The Great Red Dragon

 

Warning: The following review contains spoilers.

 

The opening moments of “The Great Red Dragon” reminded me of one of the best scenes in Freaks and Geeks, where we watch Bill do mundane tasks like make a sandwich and laugh at a stand up on TV, and just by seeing how he is when he’s completely alone we understand a different side of him than we do when we see him at school with his friends. The difference is, for Francis Dolarhyde, doing mundane tasks involves obsessing over William Blake paintings, bulking up, and buying teeth. The cold open is essentially an incredibly creepy silent film, introducing the (likely) final antagonist of the series in the most Hannibal of fashions.
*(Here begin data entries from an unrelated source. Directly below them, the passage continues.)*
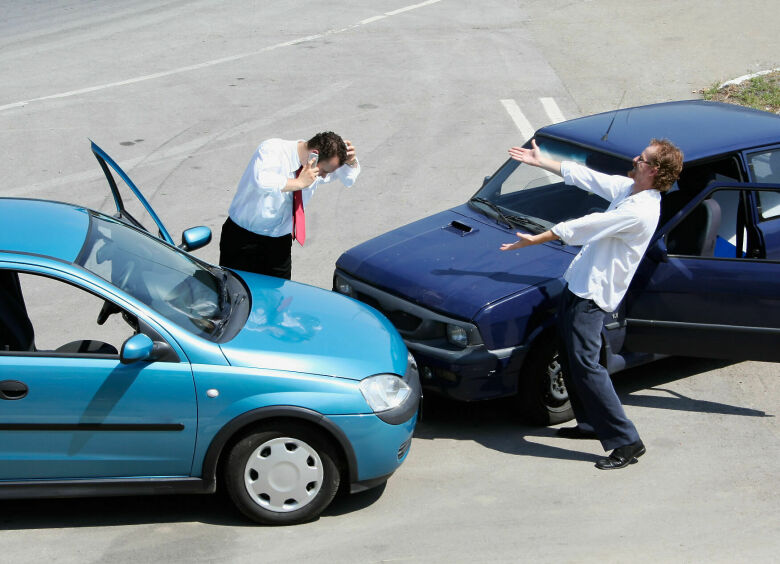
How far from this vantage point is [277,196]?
7.06 metres

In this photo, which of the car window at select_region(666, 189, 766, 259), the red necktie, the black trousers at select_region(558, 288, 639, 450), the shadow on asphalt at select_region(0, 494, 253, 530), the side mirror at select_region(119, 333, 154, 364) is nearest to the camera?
the side mirror at select_region(119, 333, 154, 364)

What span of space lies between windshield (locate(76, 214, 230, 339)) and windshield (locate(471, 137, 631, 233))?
7.33 feet

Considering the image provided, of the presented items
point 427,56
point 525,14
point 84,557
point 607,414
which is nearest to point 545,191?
point 607,414

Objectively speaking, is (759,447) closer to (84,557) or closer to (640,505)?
(640,505)

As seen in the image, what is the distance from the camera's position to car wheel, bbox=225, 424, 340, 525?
17.6ft

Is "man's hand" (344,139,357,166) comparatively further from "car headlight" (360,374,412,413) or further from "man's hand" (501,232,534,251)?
"car headlight" (360,374,412,413)

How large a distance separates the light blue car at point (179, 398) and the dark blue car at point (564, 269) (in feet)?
2.38

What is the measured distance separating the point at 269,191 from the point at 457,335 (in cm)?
166

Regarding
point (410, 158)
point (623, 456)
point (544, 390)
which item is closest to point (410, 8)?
point (410, 158)

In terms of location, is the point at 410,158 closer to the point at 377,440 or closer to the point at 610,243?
the point at 610,243

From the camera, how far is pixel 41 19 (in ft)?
61.6

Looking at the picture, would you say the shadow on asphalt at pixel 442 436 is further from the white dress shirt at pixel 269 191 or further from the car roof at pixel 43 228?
the white dress shirt at pixel 269 191

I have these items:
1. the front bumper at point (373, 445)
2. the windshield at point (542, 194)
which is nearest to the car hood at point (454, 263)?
the windshield at point (542, 194)

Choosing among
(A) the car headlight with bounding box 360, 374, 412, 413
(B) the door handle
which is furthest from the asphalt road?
(B) the door handle
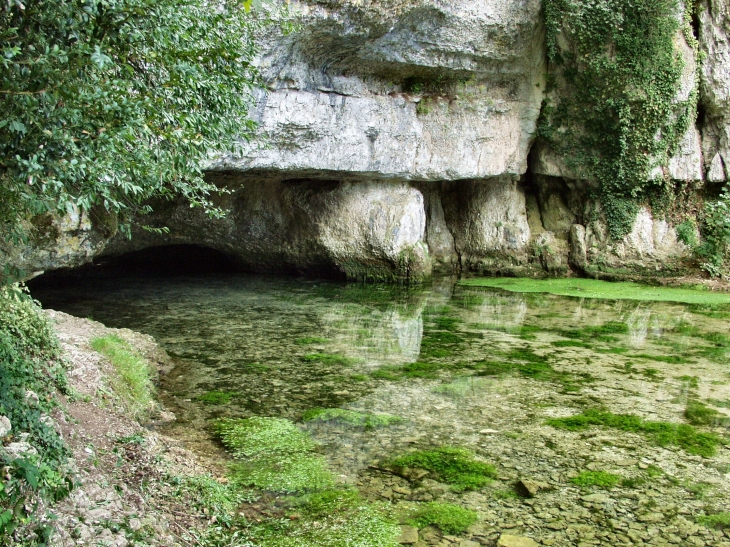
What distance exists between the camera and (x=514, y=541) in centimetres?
402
I’m tempted to write that Richard Armitage didn’t do too much in this opening episode, but I realized that really isn’t true at all; he just didn’t say anything and we only saw the aftermath of his murder, not him doing the murder itself. It’s actually truly extraordinary that Armitage delivered such a powerful performance and made Dolarhyde come to life so strongly without uttering a word. I don’t expect that trend to continue, but it’s a hell of an introduction.

Speaking of his murder, the decision to not show Dolarhyde commit the crime, but instead to have us watch Will relive it was a perfect call. It actually surprised me during the episode just how long it has been since we’ve seen Will’s pendulum swing and watch him commit someone else’s murder. The three year time jump is rocky in some places, but here it absolutely works. Hugh Dancy show just how tormented Will is by having to do this again after he thought that he left this part of his life behind.
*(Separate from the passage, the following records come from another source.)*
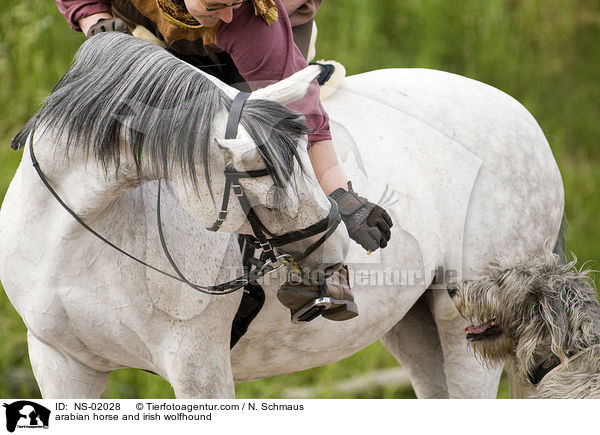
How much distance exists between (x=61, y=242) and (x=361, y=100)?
984 mm

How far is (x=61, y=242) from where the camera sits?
67.5 inches

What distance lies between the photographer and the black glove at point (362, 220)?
69.0 inches

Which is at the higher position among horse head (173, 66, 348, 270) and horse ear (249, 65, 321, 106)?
horse ear (249, 65, 321, 106)

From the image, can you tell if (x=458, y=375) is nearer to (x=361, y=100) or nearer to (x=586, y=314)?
(x=586, y=314)

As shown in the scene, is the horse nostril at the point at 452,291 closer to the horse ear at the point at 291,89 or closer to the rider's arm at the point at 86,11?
the horse ear at the point at 291,89

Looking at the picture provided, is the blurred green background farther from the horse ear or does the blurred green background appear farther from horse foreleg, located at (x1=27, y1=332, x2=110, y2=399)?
the horse ear

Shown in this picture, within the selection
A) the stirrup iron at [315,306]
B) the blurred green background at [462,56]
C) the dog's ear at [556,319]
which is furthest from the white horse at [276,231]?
the blurred green background at [462,56]

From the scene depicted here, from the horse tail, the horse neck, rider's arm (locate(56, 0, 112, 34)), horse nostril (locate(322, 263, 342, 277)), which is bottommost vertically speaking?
the horse tail

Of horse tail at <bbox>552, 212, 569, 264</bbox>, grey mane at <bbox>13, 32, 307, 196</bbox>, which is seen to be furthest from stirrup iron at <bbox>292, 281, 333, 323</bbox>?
horse tail at <bbox>552, 212, 569, 264</bbox>

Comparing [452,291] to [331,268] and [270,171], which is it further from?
[270,171]

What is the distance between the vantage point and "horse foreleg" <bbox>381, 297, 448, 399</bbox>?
8.44 feet
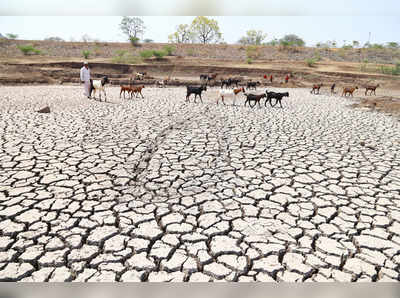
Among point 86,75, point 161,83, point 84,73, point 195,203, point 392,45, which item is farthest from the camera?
point 392,45

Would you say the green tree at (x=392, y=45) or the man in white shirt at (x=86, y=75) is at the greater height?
the green tree at (x=392, y=45)

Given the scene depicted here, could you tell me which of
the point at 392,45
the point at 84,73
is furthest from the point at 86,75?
→ the point at 392,45

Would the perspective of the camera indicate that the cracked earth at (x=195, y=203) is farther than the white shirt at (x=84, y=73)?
No

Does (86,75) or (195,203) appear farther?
(86,75)

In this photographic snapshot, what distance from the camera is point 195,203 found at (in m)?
4.26

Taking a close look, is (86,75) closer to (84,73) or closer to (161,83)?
(84,73)

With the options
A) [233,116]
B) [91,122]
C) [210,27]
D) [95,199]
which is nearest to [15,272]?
[95,199]

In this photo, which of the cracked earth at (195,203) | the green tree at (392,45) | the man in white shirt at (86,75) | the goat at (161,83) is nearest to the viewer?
the cracked earth at (195,203)

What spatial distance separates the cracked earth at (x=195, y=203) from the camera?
298 cm

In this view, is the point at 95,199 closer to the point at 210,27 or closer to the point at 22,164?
the point at 22,164

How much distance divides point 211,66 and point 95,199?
27.1 meters

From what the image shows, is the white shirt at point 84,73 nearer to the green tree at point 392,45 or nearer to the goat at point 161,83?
the goat at point 161,83

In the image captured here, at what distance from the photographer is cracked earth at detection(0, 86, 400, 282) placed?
2.98 metres

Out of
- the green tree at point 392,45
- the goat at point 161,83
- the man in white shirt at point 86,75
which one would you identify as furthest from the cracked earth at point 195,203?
the green tree at point 392,45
There are some small moments in the episode that don’t work. Alana and Chilton’s conversation in her office sounds like one they would have the day after they caught Hannibal, not three years later. And Hannibal beating the death penalty on an insanity plea feels sort of cheap and clichéd. And unnecessary. Unless Fuller’s plan for season four (haven’t entirely given up hope yet) deviated so widely from Silence of the Lambs that Lecter has to be in prison for many, many more years (More than it actually takes to finally be executed), the idea of having Hannibal on Death Row seems so much more exciting. But these are small matters that likely won’t have a lasting impact on the final season arc. From the start, Hannibal has been about cutting through fluff to get to what Fuller and Co. really wanted to say, and the predictable but perfect final lines of the episode have given us what so many of us have wanted to see since the series began. Hannibal behind bars. Talking to Will. The reversal from “Savoureaux” is finally complete.